#### Your objective:
Please reproduce the stretch from the line containing "How far from this" through the line containing "Within this presented", both included, and nothing else.

Collection entries

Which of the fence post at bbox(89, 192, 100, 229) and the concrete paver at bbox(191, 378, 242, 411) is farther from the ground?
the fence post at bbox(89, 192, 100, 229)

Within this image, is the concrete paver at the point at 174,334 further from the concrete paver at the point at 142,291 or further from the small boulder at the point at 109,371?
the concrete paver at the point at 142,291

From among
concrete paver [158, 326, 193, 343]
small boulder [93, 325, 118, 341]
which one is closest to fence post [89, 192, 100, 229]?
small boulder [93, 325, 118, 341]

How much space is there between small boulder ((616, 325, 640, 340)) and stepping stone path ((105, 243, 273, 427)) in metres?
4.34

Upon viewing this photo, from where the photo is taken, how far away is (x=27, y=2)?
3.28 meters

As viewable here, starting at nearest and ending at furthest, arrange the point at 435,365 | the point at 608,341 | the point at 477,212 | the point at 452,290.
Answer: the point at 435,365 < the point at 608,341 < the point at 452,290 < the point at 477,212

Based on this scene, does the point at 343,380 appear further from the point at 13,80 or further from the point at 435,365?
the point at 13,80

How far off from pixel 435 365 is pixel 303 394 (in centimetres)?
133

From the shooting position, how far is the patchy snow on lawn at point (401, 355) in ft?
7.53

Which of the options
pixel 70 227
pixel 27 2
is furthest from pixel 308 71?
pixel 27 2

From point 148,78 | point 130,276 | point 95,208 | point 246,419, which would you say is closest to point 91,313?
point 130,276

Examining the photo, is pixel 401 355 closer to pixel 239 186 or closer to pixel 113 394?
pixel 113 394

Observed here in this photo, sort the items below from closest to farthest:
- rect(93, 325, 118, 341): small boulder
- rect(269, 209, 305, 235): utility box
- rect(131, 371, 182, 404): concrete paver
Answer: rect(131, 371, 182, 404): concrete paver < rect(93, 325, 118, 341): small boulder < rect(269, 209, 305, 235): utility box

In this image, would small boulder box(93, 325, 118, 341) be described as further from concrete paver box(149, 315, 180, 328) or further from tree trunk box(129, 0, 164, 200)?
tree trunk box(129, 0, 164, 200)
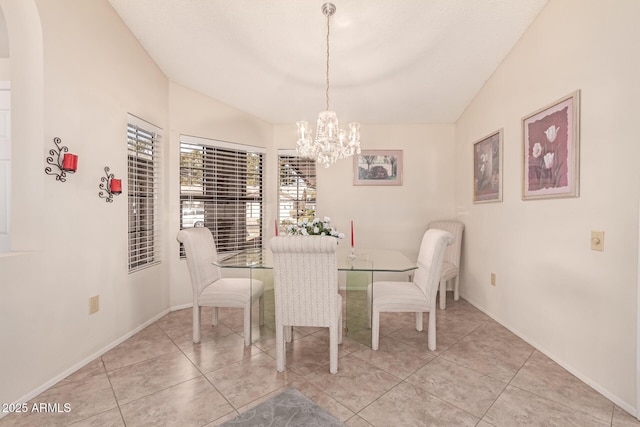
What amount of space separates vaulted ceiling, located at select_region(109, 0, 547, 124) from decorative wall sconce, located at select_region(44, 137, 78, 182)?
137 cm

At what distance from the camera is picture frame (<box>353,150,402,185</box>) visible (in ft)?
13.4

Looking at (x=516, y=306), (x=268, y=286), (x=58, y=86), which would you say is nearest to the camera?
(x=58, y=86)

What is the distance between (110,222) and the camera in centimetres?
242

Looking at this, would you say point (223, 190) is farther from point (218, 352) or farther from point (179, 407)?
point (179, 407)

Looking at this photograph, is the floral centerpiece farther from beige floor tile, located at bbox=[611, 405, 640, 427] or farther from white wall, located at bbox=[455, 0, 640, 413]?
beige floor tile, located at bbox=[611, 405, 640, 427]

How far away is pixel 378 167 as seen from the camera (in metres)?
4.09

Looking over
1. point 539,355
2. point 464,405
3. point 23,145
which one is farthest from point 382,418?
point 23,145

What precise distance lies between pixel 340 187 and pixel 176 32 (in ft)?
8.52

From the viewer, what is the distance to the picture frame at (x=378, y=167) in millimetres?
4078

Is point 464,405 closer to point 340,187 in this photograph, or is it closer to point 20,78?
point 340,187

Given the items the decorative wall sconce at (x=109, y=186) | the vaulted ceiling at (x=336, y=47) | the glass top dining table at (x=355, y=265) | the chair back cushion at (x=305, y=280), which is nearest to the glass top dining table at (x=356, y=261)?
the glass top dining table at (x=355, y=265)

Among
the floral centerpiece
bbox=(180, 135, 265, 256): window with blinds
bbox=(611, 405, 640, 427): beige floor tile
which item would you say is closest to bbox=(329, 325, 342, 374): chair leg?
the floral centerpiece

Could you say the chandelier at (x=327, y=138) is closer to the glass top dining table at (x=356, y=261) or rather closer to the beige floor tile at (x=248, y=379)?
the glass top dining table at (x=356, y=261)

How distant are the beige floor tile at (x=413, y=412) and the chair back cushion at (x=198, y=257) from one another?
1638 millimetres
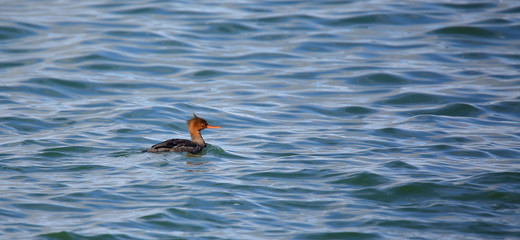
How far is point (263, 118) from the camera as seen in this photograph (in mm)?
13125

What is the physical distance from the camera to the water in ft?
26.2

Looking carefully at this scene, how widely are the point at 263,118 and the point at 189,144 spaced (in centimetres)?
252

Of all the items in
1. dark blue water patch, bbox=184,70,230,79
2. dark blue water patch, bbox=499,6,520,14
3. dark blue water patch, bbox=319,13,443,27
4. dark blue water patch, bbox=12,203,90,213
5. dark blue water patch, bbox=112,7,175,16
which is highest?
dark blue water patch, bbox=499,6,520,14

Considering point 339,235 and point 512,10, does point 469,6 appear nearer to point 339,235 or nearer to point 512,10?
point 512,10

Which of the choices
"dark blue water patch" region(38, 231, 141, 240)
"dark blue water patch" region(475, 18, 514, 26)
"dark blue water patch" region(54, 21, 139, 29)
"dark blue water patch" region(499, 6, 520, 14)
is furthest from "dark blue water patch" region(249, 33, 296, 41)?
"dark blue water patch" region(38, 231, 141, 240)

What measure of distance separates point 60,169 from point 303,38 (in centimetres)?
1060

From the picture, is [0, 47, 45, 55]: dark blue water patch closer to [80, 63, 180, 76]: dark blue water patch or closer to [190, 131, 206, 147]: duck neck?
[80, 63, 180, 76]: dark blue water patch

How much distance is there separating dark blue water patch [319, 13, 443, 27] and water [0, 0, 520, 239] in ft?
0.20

--

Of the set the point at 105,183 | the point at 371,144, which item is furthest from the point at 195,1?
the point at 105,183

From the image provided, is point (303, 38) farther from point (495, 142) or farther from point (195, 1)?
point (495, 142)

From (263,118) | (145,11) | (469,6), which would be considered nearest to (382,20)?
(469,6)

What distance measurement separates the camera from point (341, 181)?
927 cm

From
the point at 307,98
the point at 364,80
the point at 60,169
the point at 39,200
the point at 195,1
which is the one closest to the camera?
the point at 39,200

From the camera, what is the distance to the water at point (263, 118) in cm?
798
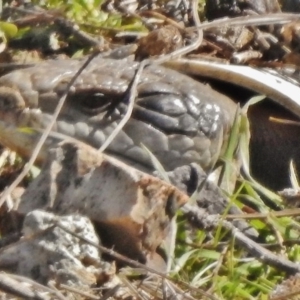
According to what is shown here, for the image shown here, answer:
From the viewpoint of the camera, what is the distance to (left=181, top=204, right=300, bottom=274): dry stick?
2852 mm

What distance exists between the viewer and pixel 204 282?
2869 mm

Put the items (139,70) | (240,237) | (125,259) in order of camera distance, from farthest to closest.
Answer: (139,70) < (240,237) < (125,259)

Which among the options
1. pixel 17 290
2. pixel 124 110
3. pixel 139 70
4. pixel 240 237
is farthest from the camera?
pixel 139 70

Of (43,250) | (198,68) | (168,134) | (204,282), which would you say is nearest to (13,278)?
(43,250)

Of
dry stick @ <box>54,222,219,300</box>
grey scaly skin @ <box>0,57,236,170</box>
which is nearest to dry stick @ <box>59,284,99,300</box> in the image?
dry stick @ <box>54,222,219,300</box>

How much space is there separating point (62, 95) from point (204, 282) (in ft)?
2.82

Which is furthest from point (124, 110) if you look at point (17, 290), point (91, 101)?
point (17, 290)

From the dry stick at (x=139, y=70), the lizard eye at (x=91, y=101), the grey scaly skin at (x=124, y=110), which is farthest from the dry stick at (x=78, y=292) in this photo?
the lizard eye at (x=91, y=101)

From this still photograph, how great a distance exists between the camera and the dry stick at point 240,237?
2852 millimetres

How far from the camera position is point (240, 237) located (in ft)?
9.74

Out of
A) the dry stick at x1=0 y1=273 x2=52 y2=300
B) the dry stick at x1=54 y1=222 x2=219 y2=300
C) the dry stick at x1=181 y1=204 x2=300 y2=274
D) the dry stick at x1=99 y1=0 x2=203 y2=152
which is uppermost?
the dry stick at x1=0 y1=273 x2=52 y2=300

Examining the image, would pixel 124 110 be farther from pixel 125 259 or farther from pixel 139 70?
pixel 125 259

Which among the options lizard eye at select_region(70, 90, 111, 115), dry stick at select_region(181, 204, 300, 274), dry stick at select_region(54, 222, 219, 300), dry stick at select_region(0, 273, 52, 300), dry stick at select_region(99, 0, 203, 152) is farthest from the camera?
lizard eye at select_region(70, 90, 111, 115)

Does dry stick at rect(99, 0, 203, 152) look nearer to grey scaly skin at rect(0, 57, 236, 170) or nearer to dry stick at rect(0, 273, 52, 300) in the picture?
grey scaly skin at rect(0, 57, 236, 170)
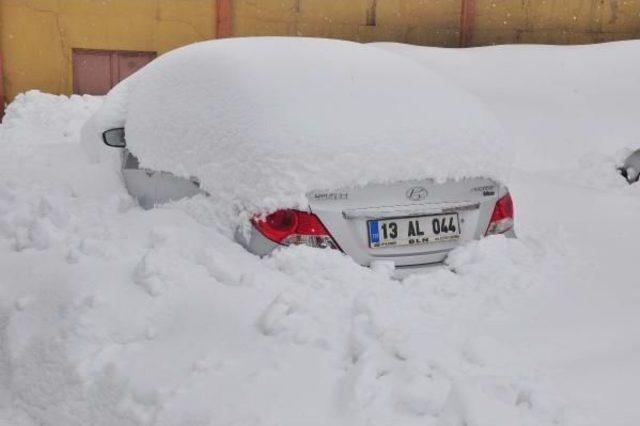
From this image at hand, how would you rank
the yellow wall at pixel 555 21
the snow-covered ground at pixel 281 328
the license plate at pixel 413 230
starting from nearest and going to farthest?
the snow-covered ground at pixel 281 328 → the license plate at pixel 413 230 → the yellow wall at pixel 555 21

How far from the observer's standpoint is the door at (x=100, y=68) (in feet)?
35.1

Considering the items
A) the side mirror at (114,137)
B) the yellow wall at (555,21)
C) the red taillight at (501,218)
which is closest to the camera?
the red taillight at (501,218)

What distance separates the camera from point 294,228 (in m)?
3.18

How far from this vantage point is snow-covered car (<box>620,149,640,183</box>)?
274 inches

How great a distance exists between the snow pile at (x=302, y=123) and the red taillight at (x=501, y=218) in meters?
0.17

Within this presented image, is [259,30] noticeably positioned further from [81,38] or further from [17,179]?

#### Task answer:
How far from this vantage point is snow-covered car (<box>620,149,640,183</box>)?
274 inches

How great a distance exists between the snow pile at (x=302, y=123) and the red taillight at (x=501, y=218) in meters?
0.17

Within this presented image, is [259,30] noticeably positioned further from [81,38] or further from [17,179]?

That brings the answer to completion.